Wskazówka:
I can’t remember how old I was when I began collecting second-hand books. I’d like to say eight or nine, but that’s because I want to be thought of as bookishly precocious. In fact, going by the purchase dates I bothered to scribble in the volumes in my collection, I must have been about 12. I’ll settle for that. Twelve’s good. There are worse things to do when you’re twelve. My father wasn’t so sure. From the very beginning, he turned his nose up at my bringing books home before I’d read the previous ones. He didn’t understand that books could just sit on shelves, unopened, and still satisfy whatever need drove someone to collect them. ‘It would be like me ordering a meal and not eating it,’ he said. An eventuality that was, indeed, inconceivable. ‘I’ll open them all one day,’ I told him. But the truth is there remain hundreds I haven’t opened yet. Cold on my shelves, they stare out at me, with chill reproach. But who is to say the hour won’t yet come when they are needed?

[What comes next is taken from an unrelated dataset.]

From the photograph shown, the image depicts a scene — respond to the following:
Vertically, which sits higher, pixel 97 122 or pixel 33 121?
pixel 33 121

My mother was a reader and understood my passion but nevertheless she also had an issue with it. The books I was bringing home stank the house out. Hardly surprising, given where I found them - on market stalls and in junk shops, floating in public drains or tied up in bundles waiting for the dustbin men to collect them. ‘The smell’s so bad people will stop visiting us,’ my mother complained. To avoid trouble, I would spread out the most sodden books in front of the electric fire in my bedroom, but the smell, like that of burning shoe leather, was no better received.
I have called my zeal for getting hold of second-hand books “collecting” but that’s too grand a word for what I did. I just wanted to own as many books as I could.
Well, some people may say that in the digital age my library has run its course. So shall I get rid of it? I’m not talking about selling to turn a profit. I bought many of these books for pennies each and I’d do well to get that number of pennies back. But I could save a little space. I could replaster the walls and hang paintings. Yet I am unable to. The truth is, their presence alone remains vital to me. Books breathe as trees do. With all the books gone our mental climate will change. No matter that I can quickly find a digital version of a novel I’m looking for, I still fly into a rage when I discover I no longer have it, and remember who borrowed it and failed to return it. For me it is irreplaceable. It has my scribblings in it. The marginal expletives. The turned-down pages. And you don’t get that on a Kindle, or a free e-book courtesy of Project Gutenberg.